Data Centre Network Segmentation
As customers build out new or redesign data centres, they are starting to incorporate network segmentation into the architecture. The segmentation may be based on perimeter architecture, services, function or regulatory requirements and effectively separates networks physically or virtually to better provide security service level agreements. Fortinet offers physical, hybrid or virtual network segmentation via its virtual domain (VDOM) capability.


The FortiASIC™ Advantage
The FortiGate-3700D features the latest FortiASIC NP6 processor, which has been designed in-house by Fortinet’s network ASIC experts.
The Network Processor ASIC delivers huge performance benefits over a traditional CPU plus software approach. This enables FortiGate high performance network security appliances to have a smaller footprint and consume less power but still deliver the highest throughput numbers at a very low price.


IPv6 Ready
IPv6 is picking up momentum globally, and it is very important for firewall devices sitting at the edge of a network to be able to process IPv6 routed traffic just as fast as IPv4. Additionally, customers often require Network Address Translation (NAT46, NAT64, NAT66), which requires additional processing capabilities. The FortiASIC Network Processor allows FortiGate appliances to deliver comparable IPv6 and IPv4 throughput and translation, eliminating the performance bottleneck other security vendors cause.


High Availability
The Data Centre requires extremely high availability to maintain Application Service Level Agreements. FortiOS 5 provides multiple forms of high availability (HA) such as Active-Active, Active Passive or Virtual Cluster. Depending on the configuration, failover times are in the sub-second range.
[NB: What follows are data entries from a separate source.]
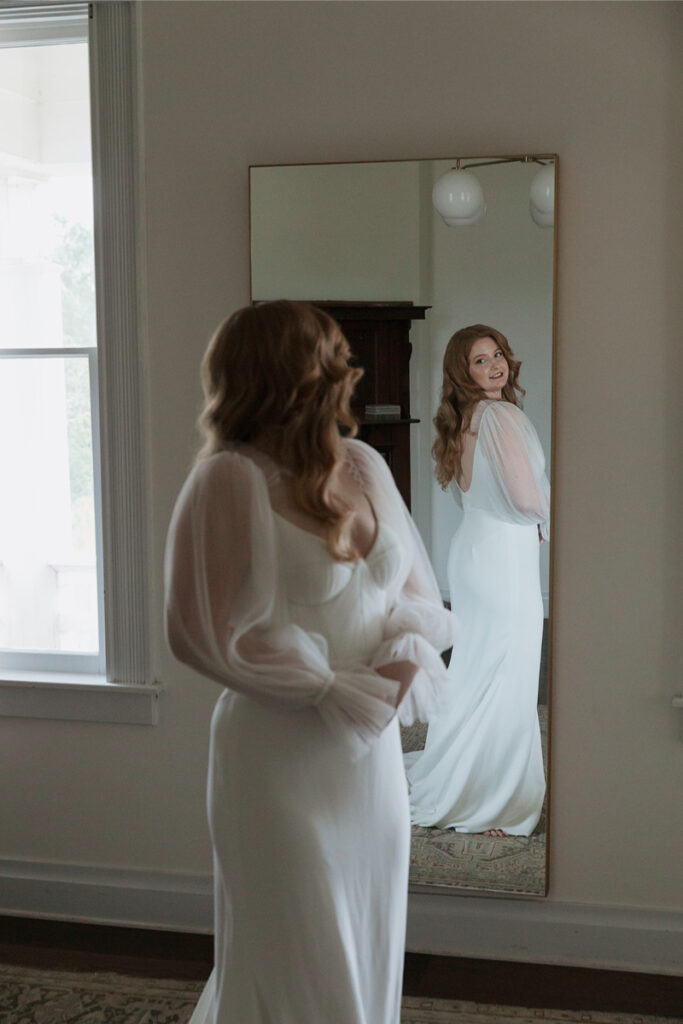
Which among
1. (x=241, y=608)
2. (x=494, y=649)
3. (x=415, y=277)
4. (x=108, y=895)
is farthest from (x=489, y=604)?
(x=108, y=895)

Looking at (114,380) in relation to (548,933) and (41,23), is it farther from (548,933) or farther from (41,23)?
(548,933)

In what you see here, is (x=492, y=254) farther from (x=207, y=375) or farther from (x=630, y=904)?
(x=630, y=904)

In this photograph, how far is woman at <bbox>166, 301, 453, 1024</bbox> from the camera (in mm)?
1759

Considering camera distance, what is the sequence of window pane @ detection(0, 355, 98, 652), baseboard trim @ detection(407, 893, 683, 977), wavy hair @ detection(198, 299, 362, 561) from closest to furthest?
wavy hair @ detection(198, 299, 362, 561)
baseboard trim @ detection(407, 893, 683, 977)
window pane @ detection(0, 355, 98, 652)

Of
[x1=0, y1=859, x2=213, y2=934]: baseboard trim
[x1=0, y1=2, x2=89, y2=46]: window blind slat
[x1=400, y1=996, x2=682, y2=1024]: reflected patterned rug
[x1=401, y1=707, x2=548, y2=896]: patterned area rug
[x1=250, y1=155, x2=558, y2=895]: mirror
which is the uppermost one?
[x1=0, y1=2, x2=89, y2=46]: window blind slat

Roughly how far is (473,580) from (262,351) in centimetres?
126

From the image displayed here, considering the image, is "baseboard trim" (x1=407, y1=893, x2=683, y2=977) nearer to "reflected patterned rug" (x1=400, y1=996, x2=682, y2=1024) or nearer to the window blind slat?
"reflected patterned rug" (x1=400, y1=996, x2=682, y2=1024)

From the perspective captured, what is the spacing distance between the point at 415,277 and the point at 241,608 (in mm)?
1253

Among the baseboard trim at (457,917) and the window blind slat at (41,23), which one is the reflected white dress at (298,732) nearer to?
the baseboard trim at (457,917)

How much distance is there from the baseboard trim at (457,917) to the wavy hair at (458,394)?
125cm

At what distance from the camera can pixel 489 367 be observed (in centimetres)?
269

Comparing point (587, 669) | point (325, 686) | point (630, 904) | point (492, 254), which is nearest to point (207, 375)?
point (325, 686)

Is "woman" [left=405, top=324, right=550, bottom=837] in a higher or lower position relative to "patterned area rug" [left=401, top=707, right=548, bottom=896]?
higher

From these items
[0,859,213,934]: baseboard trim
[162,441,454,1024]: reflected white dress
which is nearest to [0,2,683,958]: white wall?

Multiple HA deployment modes allow tight integration into different data centre architectures.


Cloud Ready Management
To simplify the management and analysis of physical and virtual security infrastructures deployed in large data centres and multi-tenant cloud environments, Fortinet provides single-pane-of-glass management with the FortiManager family of physical and virtual management devices. FortiManager centralised management allows security administrators to configure and manage thousands of physical appliances and virtual machines. Flexible APIs, such as JSON and XML, allow automated configuration and provisioning of devices.


The FortiAnalyzer family of physical and virtual devices provides centralised logging and reporting, which enables administrators to analyse, report and archive security event, network traffic, Web content and messaging data to accurately measure policy compliance.


“For some time our data centre customers have been asking us for higher firewall throughput and high speed port connections as they consolidate data centres around a 40 or 100 Gbps switching infrastructure/fabric. We have an aggressive roadmap to deliver on these requests starting with the FortiGate-3700D,” said Michael Xie, founder, CTO and vice president of engineering for Fortinet. “Not only have we delivered the required throughput, but we’ve done it at a CAPEX and OPEX, compact form factor, latency and port density not seen in the industry thus far.”